A distributed cluster
In the 2000's,
nevis1
was gradually replaced by
many Linux boxes. Administrative services were moved to separate systems, typically one service per box; e.g., there was a
mail server, a
DNS
server, a
Samba
server, etc. Each working group at Nevis purchased their own server and managed their own disk space. The above issues were resolved:
- Jobs could be sent to the condor batch system, so that no one system would be slowed down due to a user's jobs.
- A single computer system could be restarted without affected most of the rest of the cluster; e.g., if the mail server needed to be rebooted, it didn't affect the physics analysis.
- If a server because compromised, e.g., the web server, the effects could be restricted to that server.
This configuration worked well for a few years, but some issues arose over time:
- Each working group would purchase and maintain their server with their own funds. However, the administrative servers had to purchased with Nevis' infrastructure funds. That meant that the administrative servers would be replaced rarely, if at all.
- As a result, the administrative servers tended to be older, recycled, or inexpensive systems, with a correspondingly higher risk of failure.

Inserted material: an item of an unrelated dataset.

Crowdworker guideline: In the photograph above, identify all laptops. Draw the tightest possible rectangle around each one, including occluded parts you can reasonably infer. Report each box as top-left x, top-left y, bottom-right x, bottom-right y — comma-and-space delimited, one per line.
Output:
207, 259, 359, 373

- At one point there were seven administrative servers in our computer area, each one requiring an uninterruptible power supply, and each one contributing to the power and heat load of the computer room.
Consolidating systems
Over the last few years, there has been substantial work done in the open-source community towards high-availability servers. To put it simply, a service can be offered by a machine on a high-availability (HA) cluster. If that machine fails, the service automatically transfers to another machine on the HA cluster. The software packages used to implement HA on our cluster is
Corosync with Pacemaker
.
Another open-source development was virtual machines for Linux. If you've ever used
VMware
, you're already familiar with the concept. The software (actually, a kernel extension) used to implement virtual machines in Linux is called
Xen
.
The final "piece of the puzzle" is a software package plus kernel extension called
DRBD
. The simplest way to understand DRBD is to think of it as
RAID1
between two computers: when one computer makes a change to a disk partition, the other computer makes the identical change to its copy of the partition. In this way, the disk partition is mirrored between the two systems.
These tools can be used to solve the issues listed above:
- Six different computers, all old, could be replaced by two new systems.
- The systems could be new, but relatively inexpensive. If one of them failed, the other one would automatically take up the services that the first computer offered.
- The disk images of the two computers, including the virtual machines, could be kept automatically synchronized (as opposed to being copied via script run at regular intervals).
- Virtual machines are essentially large (~10GB) disk files. They can be manipulated as if they were separate computers (e.g., rebooted when needed) but can also be copied like disk files:
- If a virtual server had its security broken, it could be quickly replaced by a older, un-hacked copy of that virtual machine.
- If a virtual server required a complicated, time-consuming upgrade, a copy could be upgraded instead, then quickly swapped with a minimal interruption.
The price to be paid for all this sophistication is an increase in complexity. This page (and its companion page on the detailed
Corosync configuration) are an attempt to explain the details.